CVE-2026-12902 in Kadence Blocks Plugin
Summary
by MITRE • 07/01/2026
The Kadence Blocks — Page Builder Toolkit for Gutenberg Editor plugin for WordPress is vulnerable to authorization bypass in all versions up to, and including, 3.7.7. This is due to the plugin not properly verifying that a user is authorized to perform an action. This makes it possible for authenticated attackers, with contributor-level access and above, to create arbitrary Media Library attachments by downloading remote images to the site's uploads directory via wp_upload_bits() and wp_insert_attachment(), bypassing the upload_files capability boundary.
If you want to get best quality of vulnerability data, you may have to visit VulDB.
Analysis
by VulDB Data Team • 07/01/2026
The Kadence Blocks plugin for WordPress represents a widely used page builder toolkit that integrates with the Gutenberg editor interface. This vulnerability affects all versions up to and including 3.7.7, creating a significant authorization bypass flaw that directly undermines the plugin's security model. The vulnerability stems from improper capability verification within the plugin's core functionality, specifically in how it handles user permissions when processing media uploads through the WordPress Media Library system.
The technical implementation of this vulnerability occurs through the exploitation of the wp_upload_bits() and wp_insert_attachment() WordPress functions which are typically protected by proper capability checks. However, the Kadence Blocks plugin fails to enforce adequate authorization boundaries during these operations, allowing authenticated users with contributor-level privileges or higher to circumvent normal upload restrictions. This flaw operates at the application layer where the plugin's access control mechanisms are insufficiently validated against the standard WordPress user capability system.
Attackers leveraging this vulnerability can execute unauthorized media uploads by downloading remote images directly into the site's uploads directory, effectively bypassing the conventional upload_files capability requirement that should normally restrict such operations to users with appropriate permissions.

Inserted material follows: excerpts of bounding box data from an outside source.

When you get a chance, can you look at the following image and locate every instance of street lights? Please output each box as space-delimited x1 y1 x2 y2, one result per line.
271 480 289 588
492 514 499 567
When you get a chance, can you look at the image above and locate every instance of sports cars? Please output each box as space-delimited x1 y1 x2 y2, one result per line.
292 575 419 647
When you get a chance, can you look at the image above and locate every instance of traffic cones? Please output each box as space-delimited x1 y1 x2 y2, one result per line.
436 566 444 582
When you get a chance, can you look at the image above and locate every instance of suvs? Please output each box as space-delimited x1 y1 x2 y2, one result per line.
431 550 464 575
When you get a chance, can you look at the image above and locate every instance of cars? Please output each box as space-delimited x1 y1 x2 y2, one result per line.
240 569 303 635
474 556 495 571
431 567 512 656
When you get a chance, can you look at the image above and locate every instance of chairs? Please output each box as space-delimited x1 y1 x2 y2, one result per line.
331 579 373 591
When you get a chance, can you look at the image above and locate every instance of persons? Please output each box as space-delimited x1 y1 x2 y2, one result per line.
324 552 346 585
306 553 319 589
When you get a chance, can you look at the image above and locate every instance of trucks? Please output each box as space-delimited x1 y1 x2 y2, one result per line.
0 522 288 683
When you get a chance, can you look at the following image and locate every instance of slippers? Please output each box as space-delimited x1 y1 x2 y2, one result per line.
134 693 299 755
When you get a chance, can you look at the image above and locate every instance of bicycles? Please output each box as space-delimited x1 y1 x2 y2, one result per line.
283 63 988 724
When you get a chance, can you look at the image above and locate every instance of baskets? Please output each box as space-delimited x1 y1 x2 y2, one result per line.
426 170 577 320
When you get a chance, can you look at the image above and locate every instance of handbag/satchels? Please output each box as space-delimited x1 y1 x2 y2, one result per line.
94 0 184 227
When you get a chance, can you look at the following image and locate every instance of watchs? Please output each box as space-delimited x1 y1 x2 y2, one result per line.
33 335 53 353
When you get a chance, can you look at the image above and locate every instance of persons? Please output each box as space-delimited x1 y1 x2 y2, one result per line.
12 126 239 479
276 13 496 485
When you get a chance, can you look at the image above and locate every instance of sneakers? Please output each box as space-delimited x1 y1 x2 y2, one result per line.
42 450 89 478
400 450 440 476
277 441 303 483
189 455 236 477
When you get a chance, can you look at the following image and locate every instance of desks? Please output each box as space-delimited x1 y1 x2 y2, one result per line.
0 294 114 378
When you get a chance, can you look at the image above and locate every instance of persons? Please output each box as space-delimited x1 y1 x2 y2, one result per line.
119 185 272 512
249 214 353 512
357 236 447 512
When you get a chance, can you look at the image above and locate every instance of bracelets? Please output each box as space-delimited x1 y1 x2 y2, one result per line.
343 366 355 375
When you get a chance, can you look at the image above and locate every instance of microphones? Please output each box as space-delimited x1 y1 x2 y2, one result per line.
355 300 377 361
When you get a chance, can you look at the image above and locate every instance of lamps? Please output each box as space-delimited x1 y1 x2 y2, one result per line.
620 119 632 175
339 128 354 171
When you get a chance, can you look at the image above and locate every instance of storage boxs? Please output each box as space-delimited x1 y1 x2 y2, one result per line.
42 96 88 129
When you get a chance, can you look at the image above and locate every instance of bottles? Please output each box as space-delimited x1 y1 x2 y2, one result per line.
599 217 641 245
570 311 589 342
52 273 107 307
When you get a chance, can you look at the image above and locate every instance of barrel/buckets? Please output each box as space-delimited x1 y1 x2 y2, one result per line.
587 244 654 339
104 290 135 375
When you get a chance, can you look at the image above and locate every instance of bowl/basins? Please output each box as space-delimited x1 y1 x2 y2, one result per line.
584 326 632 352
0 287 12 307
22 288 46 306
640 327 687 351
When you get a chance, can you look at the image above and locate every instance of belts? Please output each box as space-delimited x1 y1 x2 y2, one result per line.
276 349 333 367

The operational impact extends beyond simple unauthorized file creation, as this authorization bypass allows attackers to potentially introduce malicious content into the WordPress Media Library, which could then be used for further attacks including cross-site scripting or phishing campaigns.
This vulnerability aligns with CWE-863, which describes improper authorization conditions in software applications, and corresponds to ATT&CK technique T1078.004 related to valid accounts with elevated privileges. The flaw represents a critical security gap that could enable attackers to establish persistent presence within WordPress installations while maintaining their unauthorized access through legitimate user accounts. Organizations using this plugin should immediately update to patched versions or implement temporary mitigations such as restricting contributor-level capabilities and monitoring Media Library modifications for suspicious activity.
The vulnerability demonstrates the importance of proper input validation and capability verification in WordPress plugin development, particularly when handling sensitive operations like file uploads that interact with core WordPress functions. Security practitioners should also consider implementing additional monitoring solutions that track unauthorized access attempts to media libraries and maintain regular security audits of installed plugins to identify similar authorization bypass vulnerabilities across their WordPress environments.